# What you need to do:
Could you restate the entries below word for word and leave the images out?

# Extracted records:
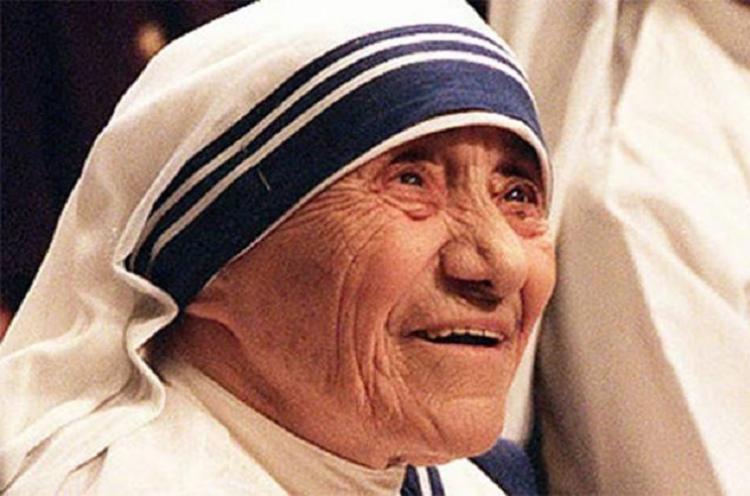 Catholic churches in Kerala remember Mother Teresa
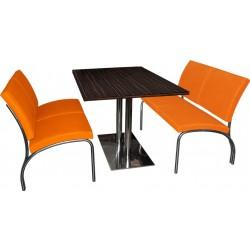 Комплект мебели для ресторанов, кафе Премиум-41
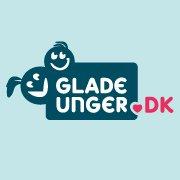 GladeUnger.dk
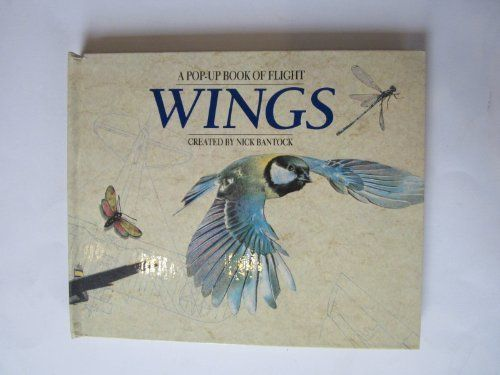 Wings: Pop-up Book of Flight by Nick Bantock (1990-10-31)... https://www.amazon.ca/dp/B01K163E1E/ref=cm_sw_r_pi_dp_x_ZV0qybFPQNE4V
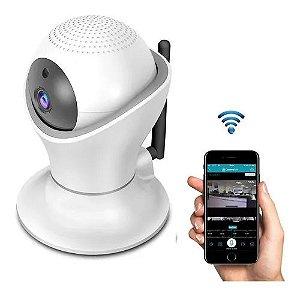 Camera IP - IPC360 - Jortan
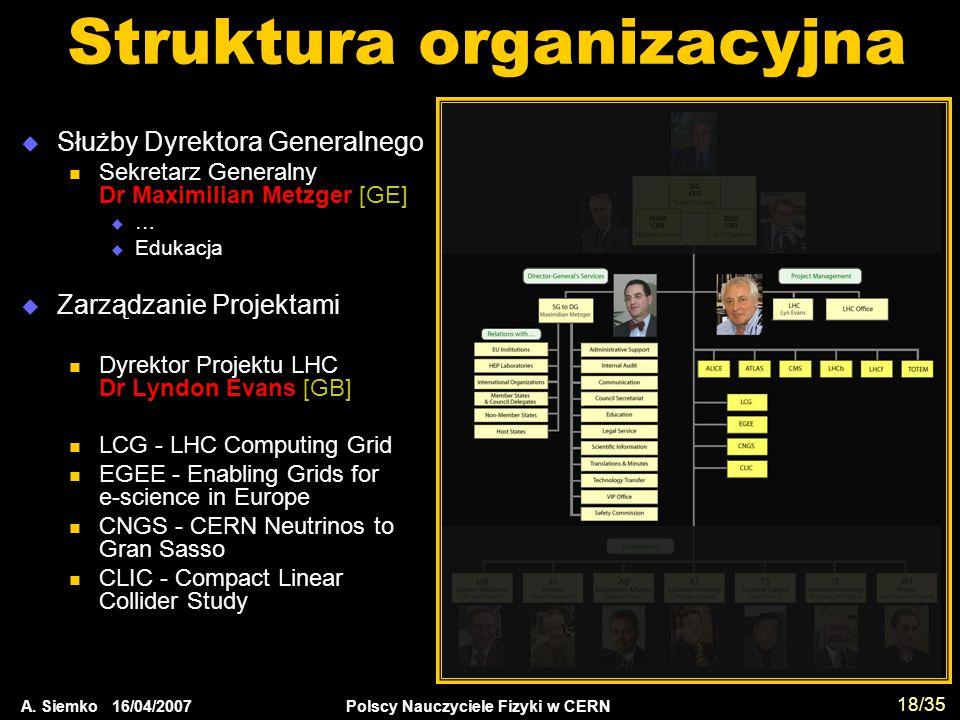 A. Siemko 16/04/2007 Polscy Nauczyciele Fizyki w CERN 18/35 Struktura organizacyjna  Służby Dyrektora Generalnego Sekretarz Generalny Dr Maximilian M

# Response to the exercise:
 Catholic churches in Kerala remember Mother Teresa
 Комплект мебели для ресторанов, кафе Премиум-41
 GladeUnger.dk
 Wings: Pop-up Book of Flight by Nick Bantock (1990-10-31)... https://www.amazon.ca/dp/B01K163E1E/ref=cm_sw_r_pi_dp_x_ZV0qybFPQNE4V
 Camera IP - IPC360 - Jortan
 A. Siemko 16/04/2007 Polscy Nauczyciele Fizyki w CERN 18/35 Struktura organizacyjna  Służby Dyrektora Generalnego Sekretarz Generalny Dr Maximilian M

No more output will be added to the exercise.